On this winter solstice, I had been enlisted by my friend, Karen to join her army of mischief makers for a task worthy of this day: luminary maker and coffeecake baker. Once the gathered Illuminati were fed and the coffee poured, we got to work. Karen, easily the most energetic and organized woman on Vashon, set up a staging area and assembly line for our tasks at hand. We rotated duties between bag opener, sand pourer, candle dropper, wick flicker (wicks in the upright and lock position for easier lighting), and loader of luminaries on truck flatbeds.
My Christmas tree: Lighting from within
Later that evening when I drove back with friends to see what a sand-filled sandwich bag could be elevated to, magic met us at the intersection. As we turned right, the road through Paradise Valley was aglow with dollops of light inching up the hills and curving through the woods. We crept along not wishing to miss a vista or hurry the moment.

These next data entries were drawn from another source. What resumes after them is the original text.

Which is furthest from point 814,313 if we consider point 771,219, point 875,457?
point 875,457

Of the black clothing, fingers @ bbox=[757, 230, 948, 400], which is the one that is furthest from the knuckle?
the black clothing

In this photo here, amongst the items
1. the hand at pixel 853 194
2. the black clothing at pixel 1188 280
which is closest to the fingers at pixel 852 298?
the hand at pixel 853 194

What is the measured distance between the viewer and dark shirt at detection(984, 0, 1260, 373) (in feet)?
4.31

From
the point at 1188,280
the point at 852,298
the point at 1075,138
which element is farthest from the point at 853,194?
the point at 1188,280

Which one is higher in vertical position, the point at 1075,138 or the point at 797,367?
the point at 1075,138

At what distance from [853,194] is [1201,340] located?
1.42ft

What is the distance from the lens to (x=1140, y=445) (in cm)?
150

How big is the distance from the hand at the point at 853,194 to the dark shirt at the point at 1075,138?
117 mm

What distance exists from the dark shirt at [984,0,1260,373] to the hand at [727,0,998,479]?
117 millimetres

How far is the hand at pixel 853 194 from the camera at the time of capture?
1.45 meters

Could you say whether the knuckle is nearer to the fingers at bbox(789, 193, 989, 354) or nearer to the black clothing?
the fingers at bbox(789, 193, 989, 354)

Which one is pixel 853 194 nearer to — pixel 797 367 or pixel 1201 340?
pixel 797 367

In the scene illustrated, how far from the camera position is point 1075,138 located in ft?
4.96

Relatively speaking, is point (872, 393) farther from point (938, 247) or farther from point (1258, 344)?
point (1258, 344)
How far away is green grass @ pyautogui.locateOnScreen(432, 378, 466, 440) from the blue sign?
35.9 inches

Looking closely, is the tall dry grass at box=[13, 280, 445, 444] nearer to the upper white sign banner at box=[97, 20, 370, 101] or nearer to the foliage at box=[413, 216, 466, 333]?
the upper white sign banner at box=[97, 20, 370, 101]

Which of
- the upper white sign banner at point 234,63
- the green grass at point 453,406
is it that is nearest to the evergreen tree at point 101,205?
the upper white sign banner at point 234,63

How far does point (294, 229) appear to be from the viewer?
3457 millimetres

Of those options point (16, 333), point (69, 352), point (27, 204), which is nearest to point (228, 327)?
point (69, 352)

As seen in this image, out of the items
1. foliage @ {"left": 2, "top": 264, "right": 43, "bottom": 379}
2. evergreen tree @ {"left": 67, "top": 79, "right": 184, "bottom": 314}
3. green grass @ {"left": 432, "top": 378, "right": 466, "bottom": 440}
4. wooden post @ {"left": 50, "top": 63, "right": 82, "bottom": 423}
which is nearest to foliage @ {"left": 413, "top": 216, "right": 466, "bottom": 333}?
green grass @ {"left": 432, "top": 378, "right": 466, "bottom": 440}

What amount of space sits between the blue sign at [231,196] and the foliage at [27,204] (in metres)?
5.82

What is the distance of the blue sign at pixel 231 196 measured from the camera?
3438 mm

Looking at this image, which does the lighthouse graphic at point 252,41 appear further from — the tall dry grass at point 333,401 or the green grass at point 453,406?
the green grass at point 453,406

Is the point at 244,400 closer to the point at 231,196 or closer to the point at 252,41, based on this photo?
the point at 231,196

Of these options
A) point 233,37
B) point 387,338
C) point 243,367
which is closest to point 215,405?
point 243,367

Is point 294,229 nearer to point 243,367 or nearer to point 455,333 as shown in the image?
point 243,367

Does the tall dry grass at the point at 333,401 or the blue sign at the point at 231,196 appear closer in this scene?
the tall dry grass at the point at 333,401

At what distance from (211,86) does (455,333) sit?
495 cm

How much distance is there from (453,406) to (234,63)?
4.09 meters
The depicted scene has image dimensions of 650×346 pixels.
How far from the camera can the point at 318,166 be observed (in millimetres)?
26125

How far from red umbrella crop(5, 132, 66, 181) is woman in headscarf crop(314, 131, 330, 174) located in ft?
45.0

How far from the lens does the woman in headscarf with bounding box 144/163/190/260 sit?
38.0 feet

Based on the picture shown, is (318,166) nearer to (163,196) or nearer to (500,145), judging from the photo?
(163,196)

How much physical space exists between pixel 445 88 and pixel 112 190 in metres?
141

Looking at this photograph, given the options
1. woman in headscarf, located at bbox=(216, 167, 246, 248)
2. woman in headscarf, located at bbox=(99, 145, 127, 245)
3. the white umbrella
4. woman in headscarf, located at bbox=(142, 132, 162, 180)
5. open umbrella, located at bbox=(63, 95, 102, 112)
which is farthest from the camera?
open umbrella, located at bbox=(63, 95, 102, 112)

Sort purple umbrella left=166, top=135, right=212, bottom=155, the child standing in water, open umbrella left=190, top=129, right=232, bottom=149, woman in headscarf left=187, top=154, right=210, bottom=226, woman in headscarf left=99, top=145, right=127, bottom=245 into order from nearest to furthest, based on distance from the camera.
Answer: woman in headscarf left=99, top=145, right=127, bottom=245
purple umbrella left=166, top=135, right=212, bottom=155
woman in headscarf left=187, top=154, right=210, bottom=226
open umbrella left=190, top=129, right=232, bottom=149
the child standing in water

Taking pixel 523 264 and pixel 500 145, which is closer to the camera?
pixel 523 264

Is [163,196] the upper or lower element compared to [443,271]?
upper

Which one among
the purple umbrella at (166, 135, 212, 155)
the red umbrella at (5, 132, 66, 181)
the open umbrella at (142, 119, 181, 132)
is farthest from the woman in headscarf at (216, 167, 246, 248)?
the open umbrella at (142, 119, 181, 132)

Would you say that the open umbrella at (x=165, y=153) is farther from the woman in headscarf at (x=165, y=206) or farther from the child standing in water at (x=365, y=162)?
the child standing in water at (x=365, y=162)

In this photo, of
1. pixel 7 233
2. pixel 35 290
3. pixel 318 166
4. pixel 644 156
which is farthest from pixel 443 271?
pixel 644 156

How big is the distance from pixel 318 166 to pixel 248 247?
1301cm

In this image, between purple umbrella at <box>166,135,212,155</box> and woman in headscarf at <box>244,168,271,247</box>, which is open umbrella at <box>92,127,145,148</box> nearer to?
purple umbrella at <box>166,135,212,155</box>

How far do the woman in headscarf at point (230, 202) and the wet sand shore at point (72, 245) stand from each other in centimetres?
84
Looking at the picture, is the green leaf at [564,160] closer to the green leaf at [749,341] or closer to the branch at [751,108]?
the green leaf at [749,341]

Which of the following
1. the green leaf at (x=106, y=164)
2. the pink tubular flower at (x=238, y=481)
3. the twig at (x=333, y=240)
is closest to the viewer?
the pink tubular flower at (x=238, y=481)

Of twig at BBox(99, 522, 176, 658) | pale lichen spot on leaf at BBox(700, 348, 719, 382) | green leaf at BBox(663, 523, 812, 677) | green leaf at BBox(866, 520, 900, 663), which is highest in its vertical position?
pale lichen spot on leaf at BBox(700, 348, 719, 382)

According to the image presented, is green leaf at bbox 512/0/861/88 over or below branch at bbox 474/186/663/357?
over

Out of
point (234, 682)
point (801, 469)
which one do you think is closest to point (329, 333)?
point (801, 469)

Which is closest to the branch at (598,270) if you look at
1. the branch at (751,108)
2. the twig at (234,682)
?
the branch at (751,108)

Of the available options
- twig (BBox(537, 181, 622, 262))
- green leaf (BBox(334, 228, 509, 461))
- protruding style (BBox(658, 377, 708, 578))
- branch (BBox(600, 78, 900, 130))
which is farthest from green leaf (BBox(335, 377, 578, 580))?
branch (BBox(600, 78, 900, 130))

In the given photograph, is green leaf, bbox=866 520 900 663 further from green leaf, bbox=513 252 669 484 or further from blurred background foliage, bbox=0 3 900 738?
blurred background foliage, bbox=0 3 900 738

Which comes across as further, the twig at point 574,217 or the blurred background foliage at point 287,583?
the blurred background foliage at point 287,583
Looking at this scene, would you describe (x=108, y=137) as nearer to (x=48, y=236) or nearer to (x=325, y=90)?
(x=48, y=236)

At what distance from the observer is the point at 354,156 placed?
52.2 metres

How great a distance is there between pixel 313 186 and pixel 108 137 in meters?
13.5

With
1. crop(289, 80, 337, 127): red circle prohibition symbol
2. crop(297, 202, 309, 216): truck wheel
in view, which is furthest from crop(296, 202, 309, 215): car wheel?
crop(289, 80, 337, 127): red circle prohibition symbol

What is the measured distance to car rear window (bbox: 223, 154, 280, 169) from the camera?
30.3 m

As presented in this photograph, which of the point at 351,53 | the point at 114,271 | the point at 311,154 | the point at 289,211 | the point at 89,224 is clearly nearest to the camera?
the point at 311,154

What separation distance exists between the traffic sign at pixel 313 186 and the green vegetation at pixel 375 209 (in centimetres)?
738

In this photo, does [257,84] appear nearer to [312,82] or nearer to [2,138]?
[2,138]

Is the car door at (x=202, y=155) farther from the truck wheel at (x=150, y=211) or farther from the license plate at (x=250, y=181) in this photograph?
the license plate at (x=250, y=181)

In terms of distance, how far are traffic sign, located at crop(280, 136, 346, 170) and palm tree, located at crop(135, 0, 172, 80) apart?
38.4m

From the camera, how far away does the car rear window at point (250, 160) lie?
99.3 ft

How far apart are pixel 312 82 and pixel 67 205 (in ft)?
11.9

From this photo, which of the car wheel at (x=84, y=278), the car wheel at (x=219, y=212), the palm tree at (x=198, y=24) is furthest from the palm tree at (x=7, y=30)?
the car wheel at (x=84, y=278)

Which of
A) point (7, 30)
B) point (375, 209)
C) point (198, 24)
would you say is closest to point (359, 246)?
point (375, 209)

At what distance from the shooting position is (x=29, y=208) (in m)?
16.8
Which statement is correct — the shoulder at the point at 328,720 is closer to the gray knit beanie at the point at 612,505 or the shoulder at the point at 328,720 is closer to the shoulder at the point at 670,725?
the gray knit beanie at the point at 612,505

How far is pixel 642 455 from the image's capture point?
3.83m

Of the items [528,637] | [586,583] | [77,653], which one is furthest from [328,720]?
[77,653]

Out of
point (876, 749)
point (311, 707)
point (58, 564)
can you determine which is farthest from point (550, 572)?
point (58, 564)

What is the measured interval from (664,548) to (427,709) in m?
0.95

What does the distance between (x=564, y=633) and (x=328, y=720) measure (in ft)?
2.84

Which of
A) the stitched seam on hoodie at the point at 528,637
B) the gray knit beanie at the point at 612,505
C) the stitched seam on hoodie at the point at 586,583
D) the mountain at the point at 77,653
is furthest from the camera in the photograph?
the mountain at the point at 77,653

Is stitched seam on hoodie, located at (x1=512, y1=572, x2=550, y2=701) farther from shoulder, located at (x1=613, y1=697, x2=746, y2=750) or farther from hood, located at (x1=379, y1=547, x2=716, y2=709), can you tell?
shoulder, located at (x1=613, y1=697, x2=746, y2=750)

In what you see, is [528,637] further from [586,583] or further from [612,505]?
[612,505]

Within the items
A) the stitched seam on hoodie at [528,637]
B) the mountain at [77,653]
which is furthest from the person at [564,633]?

Six miles later, we turned around for a repeat show.
I knew the light wouldn’t linger all night, that when the stars insisted, the luminaries would turn to the sky, and our earthbound celebration would be over, but certainly not the joy of the moments before.
Returning home, I sat on my porch, looking out at my favorite madrona trees, flooded in the light of the season. The darkest day of winter was anything but when lit by kindness, kindled by friendship, and illuminated by community–the light of one flame brought together with and by the light of many.